A Dataset of Wolof Ajami Manuscripts for HTR and OCR
Proceedings of the Fifteenth Language Resources and Evaluation Conference (LREC 2026)
Abstract
We present the first ever dataset of manually segmented and transcribed Ajami manuscripts written in Wolof. The term Ajami refers to modified Arabic-script orthographies used to transcribe African languages. Handwritten text recognition (HTR) and optical character recognition (OCR) models for Arabic-script languages perform poorly on African languages written in Ajami orthographies because these languages are not represented in the pre-training data of the models. This leads to recognition models being unable to extract unique Arabic-script letters and ubiquitous diacritics used in African languages, and struggling to adapt to various calligraphy styles used across Africa. We release the following as an open-source dataset: an ALTO formatting of high-quality images of handwritten and printed, 20th–century Wolof manuscripts; manual segmentation (region and line); and manual transcriptions.

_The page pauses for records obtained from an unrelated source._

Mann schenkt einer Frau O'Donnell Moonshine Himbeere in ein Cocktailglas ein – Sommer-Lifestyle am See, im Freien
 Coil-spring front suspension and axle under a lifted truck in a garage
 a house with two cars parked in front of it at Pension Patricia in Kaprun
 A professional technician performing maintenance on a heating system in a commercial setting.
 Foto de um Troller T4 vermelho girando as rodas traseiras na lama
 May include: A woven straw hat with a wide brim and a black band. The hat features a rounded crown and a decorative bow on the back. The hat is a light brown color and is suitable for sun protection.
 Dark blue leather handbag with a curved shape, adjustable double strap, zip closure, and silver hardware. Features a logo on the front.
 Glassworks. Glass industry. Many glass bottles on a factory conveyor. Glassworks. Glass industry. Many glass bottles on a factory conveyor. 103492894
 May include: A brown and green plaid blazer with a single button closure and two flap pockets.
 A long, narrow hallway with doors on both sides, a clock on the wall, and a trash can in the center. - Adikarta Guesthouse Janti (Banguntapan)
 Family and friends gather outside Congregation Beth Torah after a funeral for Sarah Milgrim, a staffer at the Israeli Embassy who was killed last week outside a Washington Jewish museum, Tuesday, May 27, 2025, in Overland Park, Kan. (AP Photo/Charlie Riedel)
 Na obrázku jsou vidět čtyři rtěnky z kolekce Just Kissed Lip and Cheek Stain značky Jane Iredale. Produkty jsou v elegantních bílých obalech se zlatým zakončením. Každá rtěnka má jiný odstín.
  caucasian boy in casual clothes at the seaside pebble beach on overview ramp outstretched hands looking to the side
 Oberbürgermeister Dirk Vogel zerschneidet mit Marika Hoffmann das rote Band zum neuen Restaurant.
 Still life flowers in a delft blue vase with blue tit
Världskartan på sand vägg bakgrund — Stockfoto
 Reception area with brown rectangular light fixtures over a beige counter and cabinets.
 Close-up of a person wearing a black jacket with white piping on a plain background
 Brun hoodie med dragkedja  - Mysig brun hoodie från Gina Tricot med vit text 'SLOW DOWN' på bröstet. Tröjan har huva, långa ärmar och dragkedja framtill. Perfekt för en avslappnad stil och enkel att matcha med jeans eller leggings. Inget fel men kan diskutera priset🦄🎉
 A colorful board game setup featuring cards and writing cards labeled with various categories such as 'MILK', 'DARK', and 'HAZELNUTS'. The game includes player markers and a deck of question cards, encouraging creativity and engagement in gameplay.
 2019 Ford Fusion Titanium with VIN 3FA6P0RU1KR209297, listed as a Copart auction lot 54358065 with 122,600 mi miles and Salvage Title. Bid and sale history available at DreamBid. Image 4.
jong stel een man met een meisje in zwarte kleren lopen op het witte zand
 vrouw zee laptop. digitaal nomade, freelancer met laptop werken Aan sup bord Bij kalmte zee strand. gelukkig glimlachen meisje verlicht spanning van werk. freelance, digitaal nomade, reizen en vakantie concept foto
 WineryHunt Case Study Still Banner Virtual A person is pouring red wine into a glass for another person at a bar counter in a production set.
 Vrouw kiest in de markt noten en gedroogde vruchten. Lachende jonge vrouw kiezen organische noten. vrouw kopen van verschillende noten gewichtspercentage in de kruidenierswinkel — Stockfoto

We extend our contribution by evaluating several Arabic-script recognition models intended for historical manuscripts and find they produce character error rates (CER) of 61–81%. Transcriptions produced by the evaluated recognition models, as well as a keyboard to transcribe Wolof Ajami manuscripts, are released as well. The digitally transcribed text in the dataset can also be utilized for various natural language processing (NLP) and historical linguistic tasks.